荒巻 慶士
- UPDATE
- 2018.01.26
最近の法律関係情報
セクハラか、それとも口説きか
新しい年を迎えました。ご挨拶が遅れましたが、今年もどうぞよろしくお願い申し上げます。早いもので当事務所も、この3月で開設からちょうど2年となります。これからもますます皆様のお役に立てるよう尽力して参ります。
さて、今年最初のコラムは、近年ご相談が増えているセクシャル・ハラスメントについて書きたいと思います。
女性は、これってセクハラですよね、という。
男性は、たしかに少しやりすぎたかもしれないが、相手も嫌がってなかったし、という。
寄せられた被害申告を踏まえて会社が直面する当事者本人の言葉として、よくあるケース。さて、これをどうしたものかと困ってしまうわけです。
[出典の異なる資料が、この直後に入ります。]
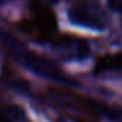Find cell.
I'll return each mask as SVG.
<instances>
[{"mask_svg":"<svg viewBox=\"0 0 122 122\" xmlns=\"http://www.w3.org/2000/svg\"><path fill=\"white\" fill-rule=\"evenodd\" d=\"M3 41L8 46L9 51L15 55V58L17 61H20L21 64H24L30 71L36 72L37 75H41L43 77L51 79L54 81H59V83L68 81V77L64 75V72L61 70V67L56 66L55 62H53L51 59L46 58L43 55H40L36 51L26 49L25 46H21L13 38L12 40L11 38H4Z\"/></svg>","mask_w":122,"mask_h":122,"instance_id":"cell-1","label":"cell"},{"mask_svg":"<svg viewBox=\"0 0 122 122\" xmlns=\"http://www.w3.org/2000/svg\"><path fill=\"white\" fill-rule=\"evenodd\" d=\"M30 24L33 29L37 30L41 38L49 40L56 30V19L50 8L40 1H33L30 4Z\"/></svg>","mask_w":122,"mask_h":122,"instance_id":"cell-3","label":"cell"},{"mask_svg":"<svg viewBox=\"0 0 122 122\" xmlns=\"http://www.w3.org/2000/svg\"><path fill=\"white\" fill-rule=\"evenodd\" d=\"M122 68V53L109 54L97 59L96 62V71L105 72V71H116Z\"/></svg>","mask_w":122,"mask_h":122,"instance_id":"cell-4","label":"cell"},{"mask_svg":"<svg viewBox=\"0 0 122 122\" xmlns=\"http://www.w3.org/2000/svg\"><path fill=\"white\" fill-rule=\"evenodd\" d=\"M108 5L114 12H122V0H108Z\"/></svg>","mask_w":122,"mask_h":122,"instance_id":"cell-5","label":"cell"},{"mask_svg":"<svg viewBox=\"0 0 122 122\" xmlns=\"http://www.w3.org/2000/svg\"><path fill=\"white\" fill-rule=\"evenodd\" d=\"M0 122H9V119L7 118V116L0 110Z\"/></svg>","mask_w":122,"mask_h":122,"instance_id":"cell-6","label":"cell"},{"mask_svg":"<svg viewBox=\"0 0 122 122\" xmlns=\"http://www.w3.org/2000/svg\"><path fill=\"white\" fill-rule=\"evenodd\" d=\"M56 122H64V121H61V119H59V121H56Z\"/></svg>","mask_w":122,"mask_h":122,"instance_id":"cell-7","label":"cell"},{"mask_svg":"<svg viewBox=\"0 0 122 122\" xmlns=\"http://www.w3.org/2000/svg\"><path fill=\"white\" fill-rule=\"evenodd\" d=\"M51 1H56V0H51Z\"/></svg>","mask_w":122,"mask_h":122,"instance_id":"cell-8","label":"cell"},{"mask_svg":"<svg viewBox=\"0 0 122 122\" xmlns=\"http://www.w3.org/2000/svg\"><path fill=\"white\" fill-rule=\"evenodd\" d=\"M68 19L72 24L91 29H102L105 26V16L96 4L92 3H77L70 7Z\"/></svg>","mask_w":122,"mask_h":122,"instance_id":"cell-2","label":"cell"}]
</instances>
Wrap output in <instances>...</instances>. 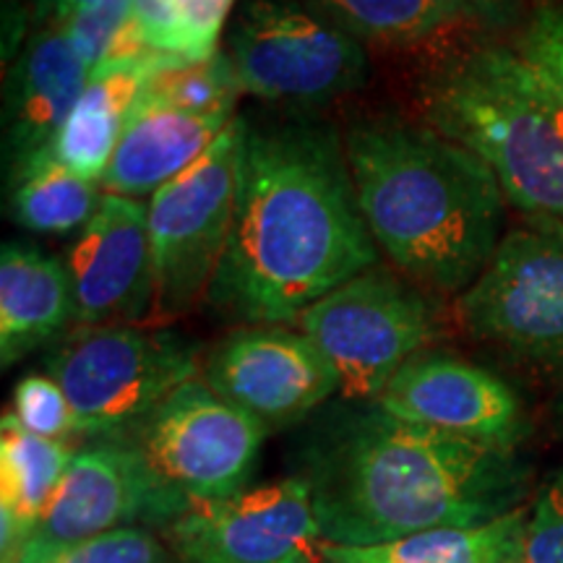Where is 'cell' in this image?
Segmentation results:
<instances>
[{"instance_id": "obj_1", "label": "cell", "mask_w": 563, "mask_h": 563, "mask_svg": "<svg viewBox=\"0 0 563 563\" xmlns=\"http://www.w3.org/2000/svg\"><path fill=\"white\" fill-rule=\"evenodd\" d=\"M378 256L340 133L243 118L235 217L209 300L256 327L298 323Z\"/></svg>"}, {"instance_id": "obj_2", "label": "cell", "mask_w": 563, "mask_h": 563, "mask_svg": "<svg viewBox=\"0 0 563 563\" xmlns=\"http://www.w3.org/2000/svg\"><path fill=\"white\" fill-rule=\"evenodd\" d=\"M323 543L378 545L517 511L530 470L509 449L394 418L376 402L316 433L306 475Z\"/></svg>"}, {"instance_id": "obj_3", "label": "cell", "mask_w": 563, "mask_h": 563, "mask_svg": "<svg viewBox=\"0 0 563 563\" xmlns=\"http://www.w3.org/2000/svg\"><path fill=\"white\" fill-rule=\"evenodd\" d=\"M357 203L378 251L435 292H464L501 245L506 199L490 167L428 123L361 118L344 131Z\"/></svg>"}, {"instance_id": "obj_4", "label": "cell", "mask_w": 563, "mask_h": 563, "mask_svg": "<svg viewBox=\"0 0 563 563\" xmlns=\"http://www.w3.org/2000/svg\"><path fill=\"white\" fill-rule=\"evenodd\" d=\"M422 118L475 152L534 230L563 235V104L514 47L443 60L420 91Z\"/></svg>"}, {"instance_id": "obj_5", "label": "cell", "mask_w": 563, "mask_h": 563, "mask_svg": "<svg viewBox=\"0 0 563 563\" xmlns=\"http://www.w3.org/2000/svg\"><path fill=\"white\" fill-rule=\"evenodd\" d=\"M47 373L66 391L91 441L125 439L170 394L196 378V347L167 329L79 327L58 344Z\"/></svg>"}, {"instance_id": "obj_6", "label": "cell", "mask_w": 563, "mask_h": 563, "mask_svg": "<svg viewBox=\"0 0 563 563\" xmlns=\"http://www.w3.org/2000/svg\"><path fill=\"white\" fill-rule=\"evenodd\" d=\"M243 118L211 150L150 201L152 311L144 323L165 327L209 298L235 217Z\"/></svg>"}, {"instance_id": "obj_7", "label": "cell", "mask_w": 563, "mask_h": 563, "mask_svg": "<svg viewBox=\"0 0 563 563\" xmlns=\"http://www.w3.org/2000/svg\"><path fill=\"white\" fill-rule=\"evenodd\" d=\"M347 402H376L433 336V302L420 285L382 266L357 274L300 316Z\"/></svg>"}, {"instance_id": "obj_8", "label": "cell", "mask_w": 563, "mask_h": 563, "mask_svg": "<svg viewBox=\"0 0 563 563\" xmlns=\"http://www.w3.org/2000/svg\"><path fill=\"white\" fill-rule=\"evenodd\" d=\"M228 55L243 95L287 108H321L368 79L365 45L295 0H249Z\"/></svg>"}, {"instance_id": "obj_9", "label": "cell", "mask_w": 563, "mask_h": 563, "mask_svg": "<svg viewBox=\"0 0 563 563\" xmlns=\"http://www.w3.org/2000/svg\"><path fill=\"white\" fill-rule=\"evenodd\" d=\"M264 435V422L230 405L207 382L191 378L123 441L162 483L194 504L245 490Z\"/></svg>"}, {"instance_id": "obj_10", "label": "cell", "mask_w": 563, "mask_h": 563, "mask_svg": "<svg viewBox=\"0 0 563 563\" xmlns=\"http://www.w3.org/2000/svg\"><path fill=\"white\" fill-rule=\"evenodd\" d=\"M460 319L477 340L563 376V235L506 232L485 272L460 295Z\"/></svg>"}, {"instance_id": "obj_11", "label": "cell", "mask_w": 563, "mask_h": 563, "mask_svg": "<svg viewBox=\"0 0 563 563\" xmlns=\"http://www.w3.org/2000/svg\"><path fill=\"white\" fill-rule=\"evenodd\" d=\"M191 506L152 473L123 439L91 441L76 449L51 506L42 514L19 563L121 527H170Z\"/></svg>"}, {"instance_id": "obj_12", "label": "cell", "mask_w": 563, "mask_h": 563, "mask_svg": "<svg viewBox=\"0 0 563 563\" xmlns=\"http://www.w3.org/2000/svg\"><path fill=\"white\" fill-rule=\"evenodd\" d=\"M167 538L180 563H313L323 545L302 477L194 501Z\"/></svg>"}, {"instance_id": "obj_13", "label": "cell", "mask_w": 563, "mask_h": 563, "mask_svg": "<svg viewBox=\"0 0 563 563\" xmlns=\"http://www.w3.org/2000/svg\"><path fill=\"white\" fill-rule=\"evenodd\" d=\"M203 382L266 428L298 422L340 391L323 352L285 327H251L224 336L203 365Z\"/></svg>"}, {"instance_id": "obj_14", "label": "cell", "mask_w": 563, "mask_h": 563, "mask_svg": "<svg viewBox=\"0 0 563 563\" xmlns=\"http://www.w3.org/2000/svg\"><path fill=\"white\" fill-rule=\"evenodd\" d=\"M394 418L517 452L530 433L519 394L496 373L439 352H420L376 399Z\"/></svg>"}, {"instance_id": "obj_15", "label": "cell", "mask_w": 563, "mask_h": 563, "mask_svg": "<svg viewBox=\"0 0 563 563\" xmlns=\"http://www.w3.org/2000/svg\"><path fill=\"white\" fill-rule=\"evenodd\" d=\"M79 327L146 321L152 311L150 203L104 194L66 256Z\"/></svg>"}, {"instance_id": "obj_16", "label": "cell", "mask_w": 563, "mask_h": 563, "mask_svg": "<svg viewBox=\"0 0 563 563\" xmlns=\"http://www.w3.org/2000/svg\"><path fill=\"white\" fill-rule=\"evenodd\" d=\"M87 84L89 70L74 53L60 24H45L26 37L5 89V173L51 150Z\"/></svg>"}, {"instance_id": "obj_17", "label": "cell", "mask_w": 563, "mask_h": 563, "mask_svg": "<svg viewBox=\"0 0 563 563\" xmlns=\"http://www.w3.org/2000/svg\"><path fill=\"white\" fill-rule=\"evenodd\" d=\"M235 118L230 112H191L141 95L100 180L102 194L152 199L196 165Z\"/></svg>"}, {"instance_id": "obj_18", "label": "cell", "mask_w": 563, "mask_h": 563, "mask_svg": "<svg viewBox=\"0 0 563 563\" xmlns=\"http://www.w3.org/2000/svg\"><path fill=\"white\" fill-rule=\"evenodd\" d=\"M76 323L66 262L37 245L5 243L0 251V363L11 368L58 340Z\"/></svg>"}, {"instance_id": "obj_19", "label": "cell", "mask_w": 563, "mask_h": 563, "mask_svg": "<svg viewBox=\"0 0 563 563\" xmlns=\"http://www.w3.org/2000/svg\"><path fill=\"white\" fill-rule=\"evenodd\" d=\"M178 63L183 60L159 58L91 74L79 102L74 104L58 136L53 139V157L81 178L100 183L146 81L157 70L178 66Z\"/></svg>"}, {"instance_id": "obj_20", "label": "cell", "mask_w": 563, "mask_h": 563, "mask_svg": "<svg viewBox=\"0 0 563 563\" xmlns=\"http://www.w3.org/2000/svg\"><path fill=\"white\" fill-rule=\"evenodd\" d=\"M66 441L26 431L11 412L0 420V559L19 563L70 464Z\"/></svg>"}, {"instance_id": "obj_21", "label": "cell", "mask_w": 563, "mask_h": 563, "mask_svg": "<svg viewBox=\"0 0 563 563\" xmlns=\"http://www.w3.org/2000/svg\"><path fill=\"white\" fill-rule=\"evenodd\" d=\"M525 511L481 527H441L378 545H321L323 563H522Z\"/></svg>"}, {"instance_id": "obj_22", "label": "cell", "mask_w": 563, "mask_h": 563, "mask_svg": "<svg viewBox=\"0 0 563 563\" xmlns=\"http://www.w3.org/2000/svg\"><path fill=\"white\" fill-rule=\"evenodd\" d=\"M9 178V211L19 228L40 235L81 232L102 203L100 183L81 178L51 150L26 159Z\"/></svg>"}, {"instance_id": "obj_23", "label": "cell", "mask_w": 563, "mask_h": 563, "mask_svg": "<svg viewBox=\"0 0 563 563\" xmlns=\"http://www.w3.org/2000/svg\"><path fill=\"white\" fill-rule=\"evenodd\" d=\"M306 5L361 45L399 51L426 45L467 21L452 0H306Z\"/></svg>"}, {"instance_id": "obj_24", "label": "cell", "mask_w": 563, "mask_h": 563, "mask_svg": "<svg viewBox=\"0 0 563 563\" xmlns=\"http://www.w3.org/2000/svg\"><path fill=\"white\" fill-rule=\"evenodd\" d=\"M133 19L154 51L183 63L217 55V40L235 0H131Z\"/></svg>"}, {"instance_id": "obj_25", "label": "cell", "mask_w": 563, "mask_h": 563, "mask_svg": "<svg viewBox=\"0 0 563 563\" xmlns=\"http://www.w3.org/2000/svg\"><path fill=\"white\" fill-rule=\"evenodd\" d=\"M60 26L74 53L87 66L89 76L108 68L139 66V63L165 58V53L154 51L146 42L133 19L131 0H100Z\"/></svg>"}, {"instance_id": "obj_26", "label": "cell", "mask_w": 563, "mask_h": 563, "mask_svg": "<svg viewBox=\"0 0 563 563\" xmlns=\"http://www.w3.org/2000/svg\"><path fill=\"white\" fill-rule=\"evenodd\" d=\"M141 95L191 112L235 115L241 84L235 79L230 55L220 51L201 63H178V66L157 70Z\"/></svg>"}, {"instance_id": "obj_27", "label": "cell", "mask_w": 563, "mask_h": 563, "mask_svg": "<svg viewBox=\"0 0 563 563\" xmlns=\"http://www.w3.org/2000/svg\"><path fill=\"white\" fill-rule=\"evenodd\" d=\"M13 418H16L26 431L42 439L66 441L68 435L79 433L76 412L70 407L66 391L47 373H30L13 389Z\"/></svg>"}, {"instance_id": "obj_28", "label": "cell", "mask_w": 563, "mask_h": 563, "mask_svg": "<svg viewBox=\"0 0 563 563\" xmlns=\"http://www.w3.org/2000/svg\"><path fill=\"white\" fill-rule=\"evenodd\" d=\"M34 563H170V555L146 527H121L58 548Z\"/></svg>"}, {"instance_id": "obj_29", "label": "cell", "mask_w": 563, "mask_h": 563, "mask_svg": "<svg viewBox=\"0 0 563 563\" xmlns=\"http://www.w3.org/2000/svg\"><path fill=\"white\" fill-rule=\"evenodd\" d=\"M514 51L563 104V3L534 9Z\"/></svg>"}, {"instance_id": "obj_30", "label": "cell", "mask_w": 563, "mask_h": 563, "mask_svg": "<svg viewBox=\"0 0 563 563\" xmlns=\"http://www.w3.org/2000/svg\"><path fill=\"white\" fill-rule=\"evenodd\" d=\"M522 563H563V467L540 490L527 519Z\"/></svg>"}, {"instance_id": "obj_31", "label": "cell", "mask_w": 563, "mask_h": 563, "mask_svg": "<svg viewBox=\"0 0 563 563\" xmlns=\"http://www.w3.org/2000/svg\"><path fill=\"white\" fill-rule=\"evenodd\" d=\"M467 21L504 30L519 16V0H452Z\"/></svg>"}, {"instance_id": "obj_32", "label": "cell", "mask_w": 563, "mask_h": 563, "mask_svg": "<svg viewBox=\"0 0 563 563\" xmlns=\"http://www.w3.org/2000/svg\"><path fill=\"white\" fill-rule=\"evenodd\" d=\"M100 3V0H30V11L34 21L45 24H66L70 16L89 9V5Z\"/></svg>"}, {"instance_id": "obj_33", "label": "cell", "mask_w": 563, "mask_h": 563, "mask_svg": "<svg viewBox=\"0 0 563 563\" xmlns=\"http://www.w3.org/2000/svg\"><path fill=\"white\" fill-rule=\"evenodd\" d=\"M561 410H563V405H561Z\"/></svg>"}]
</instances>
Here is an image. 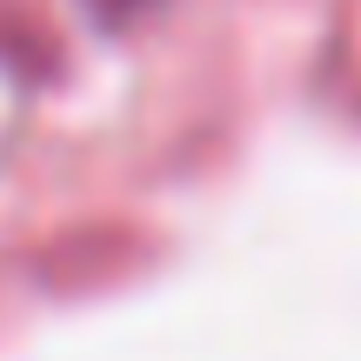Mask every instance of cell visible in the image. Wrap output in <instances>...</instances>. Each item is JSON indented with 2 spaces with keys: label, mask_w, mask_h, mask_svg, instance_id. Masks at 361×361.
Wrapping results in <instances>:
<instances>
[{
  "label": "cell",
  "mask_w": 361,
  "mask_h": 361,
  "mask_svg": "<svg viewBox=\"0 0 361 361\" xmlns=\"http://www.w3.org/2000/svg\"><path fill=\"white\" fill-rule=\"evenodd\" d=\"M87 7L101 13V20H134V13H147L154 0H87Z\"/></svg>",
  "instance_id": "6da1fadb"
}]
</instances>
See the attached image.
テレビや映画の優秀作品を選ぶゴールデングローブ賞の授賞式が今月7日、米国・ロサンゼルスで開かれ、例年は色とりどりの華やかな衣装をまとう女優たちが、今年はセクハラに抗議して、決まって黒のドレスで登場したことが話題になりました。他方で、その2日後に、女優カトリーヌ・ドヌーブさんらが、仏・ルモンド紙に、男性に口説く自由は認められるべき、と意見を発表したことが報道されました。
もちろん性的暴力を容認する趣旨ではないと思いますが、〝恋愛大国〟からこのような発言が出て、その行為は適法なのか違法なのか、境界線は実は曖昧だということを改めて感じました。
当事務所は、予め使用者側、労働者側と決めてご相談を受けていないので、セクハラの相談も、会社、加害者、被害者、労働組合といろんな立場の方から持ち込まれてきます。聞いてみると、それぞれ言い分があり、その主張には相応の正当性が認められることも多いのです。
職場の環境は大切で、女性を始め、弱い立場の者でも気持ちよく働くことができるよう、会社は配慮すべきです。しかし、私生活もやはり重要。過干渉な会社はいただけない。職場で花咲く恋もあるはずです。あだ花や不倫の妖しい花となって問題化することもたしかに多いのですが…。
法的に決着させるとすると、グレーという結論はありません。どこかで境界線を引くことになります。具体的な事情を踏まえて判断することは当然ですが、その境界は、突き詰めていうと、その時代の社会通念、つまり常識で決まるといえます。これに従い、現在、「アウト」の領域が広がりつつあるのは理解しておくべきでしょう。さて、愛の国フランスではどうでしょう?